Muitos moradores de Curitiba têm pela cidade o que se pode chamar de bairrismo no bom sentido, ainda veem a preservação de áreas verdes, o razoável sistema de transporte coletivo, a boa limpeza urbana, até o clima um tanto desequilibrado, como fatores de valorização da cidade e de morar nela.        

Além desses aspectos, há que elevar a alma da cidade, expressa pelos seus habitantes, artistas, pensadores, músicos, e dentre eles Poty Lazzaroto, que cantou como ninguém a sua aldeia e tornou-se universal.  

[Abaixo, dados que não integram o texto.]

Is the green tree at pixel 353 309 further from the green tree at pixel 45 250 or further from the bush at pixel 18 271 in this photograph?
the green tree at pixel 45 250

Napoleon Potyguara Lazzarotto, conhecido como Poty, foi desenhista, gravurista, ceramista e muralista. Sua importância para as artes plásticas brasileiras, em especial as paranaenses, pode ser constatada em um passeio por Curitiba, mesmo quem não o conhece tem contato quase diário com suas obras murais, são mais de quarenta: o frontão do Teatro Guaíra, painel da praça 19 de dezembro, no Centro Histórico, e muitas outras em vários lugares da nossa e de outras cidades. Quem circula pela região do Alto da XV, passa por um de seus painéis à frente do reservatório elevado da Sanepar, que representa a evolução do saneamento básico no Paraná; da mesma forma, no Aeroporto Afonso Pena há outro intitulado “o eterno sonho” que retrata o voo do homem, de Ícaro à viagem espacial. O estilo de Poty é característico e, embora pareça simples, inimitável.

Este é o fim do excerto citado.